→ Text block:
.....

The Honourable Henry Hamilton (1692–1743) was an Irish politician who sat in two Irish parliaments.

Birth and origins 

Henry was born in February 1692, the third and youngest son of Gustavus Hamilton and his wife Elizabeth Brooke. His father would in 1715 be ennobled as Baron Stackallan and in 1717 advanced to Viscount Boyne.

Henry's mother was the eldest daughter of Sir Henry Brooke by his second wife, Anne St George. Brooke was knight of Brookeborough, County Fermanagh, and governor of Donegal Castle. Henry had two brothers and one sister, who are listed in his father's article.

Honourable 
On 20 October 1715, his father was created Baron Hamilton of Stackallan. As son of a peer Hamilton acquired the style "The Honourable".

First term as MP 
In the Irish election of 1715 the Henry Hamilton was elected as one of the two members of parliament (MPs) for St Johnstown Borough in the House of Commons of the only Irish Parliament of King George I. He held that seat during the entire duration of the parliament from 12 November 1715 to 11 June 1727 when it was dissolved by the king's death.

Marriage and children 
On 27 October 1722, Hamilton married Mary Dawson, eldest daughter of Joshua Dawson. 

Henry and Mary had five sons and two daughters. His third son Sackville was under-secretary to the Lord Lieutenant of Ireland, while his fourth son Henry was governor of Bermuda and Dominica.

.....

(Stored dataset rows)
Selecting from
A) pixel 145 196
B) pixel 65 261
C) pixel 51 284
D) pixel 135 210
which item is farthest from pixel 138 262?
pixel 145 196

.....

→ Problem requirements: In the biography of Henry Hamilton, which borough did he represent in the Irish House of Commons after the 1715 election? These rows come from a separate source and are unrelated to the text.

→ Solution to this problem: St Johnstown Borough